Further, the insulating layer is not limited to being formed on one main surface of the plate material, but may be formed on both main surfaces.

In the embodiment described above, the case where the electromagnetic plunger device is used as a valve body operating mechanism of a solenoid valve has been described, but the present invention can be applied to all electromagnetic plunger devices used for other purposes.
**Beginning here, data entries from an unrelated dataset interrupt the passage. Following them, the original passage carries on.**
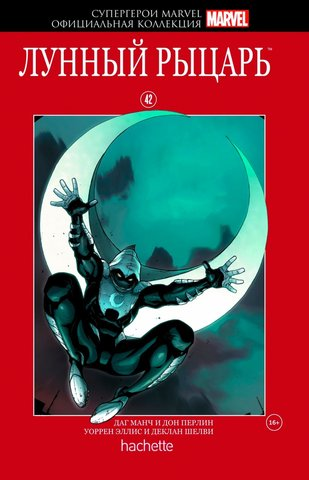 Супергерои Marvel. Официальная коллекция №42 Лунный Рыцарь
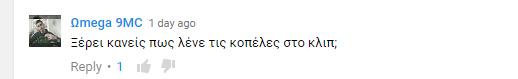 snik3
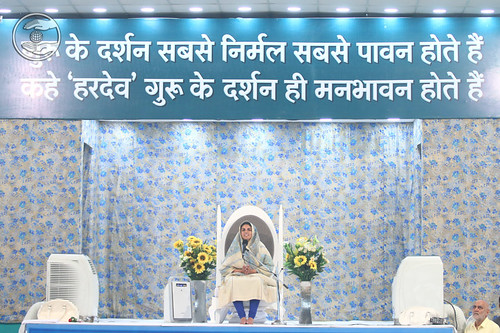 Holy discourse by Satguru Mata Ji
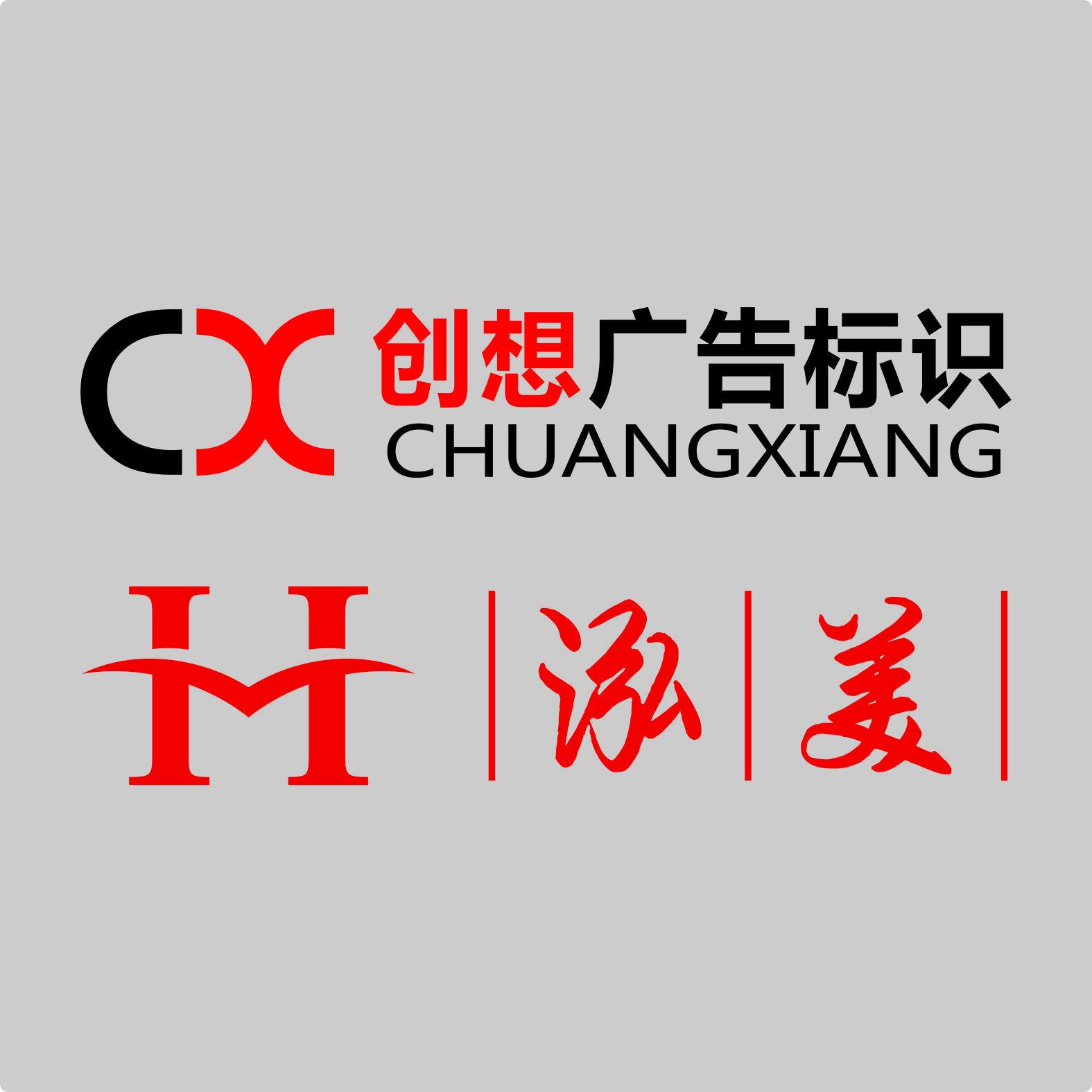 杭州泓美藝術景觀工程有限公司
In particular, the present invention exhibits excellent effects when applied to electromagnetic plunger devices that require high responsiveness of the plunger.

[Effect of idea]

As explained above, according to the present invention, since a closed circuit is not formed in the circumferential direction of the plunger, the lines of magnetic force can be instantaneously eliminated when the coil is energized and energized, and the coil energization is turned on and off.
It is possible to improve plunger responsiveness to

[Brief explanation of the drawing]

FIG. 1 is a longitudinal sectional view showing a solenoid valve in which an electromagnetic plunger device, which is an embodiment of the present invention, is used;
FIG. 2 is a perspective view showing a plunger used therein, and FIG. 3 is a perspective view showing a conventional example for explaining its function. 1...Solenoid valve, 2...Valve box, 3...Valve chamber, 4...
...Inlet passage, 5...Outlet passage, 6...Valve port, 7...
... Valve seat, 8... Valve body, 9... Spring, 10...
...Electromagnetic plunger device, 11...Coil bobbin,
12... Coil, 13... Plunger, 14...
Plate material, 15...Insulating layer.

Claims (1)

[Scope of utility model registration request] In an electromagnetic plunger device in which a plunger is inserted into the center of a coil so as to be movable back and forth along the center line, the plunger is formed by winding a plate material in a spiral shape, and an insulating layer is provided between the contact surfaces of the plate material. An electromagnetic plunger device characterized by being provided with.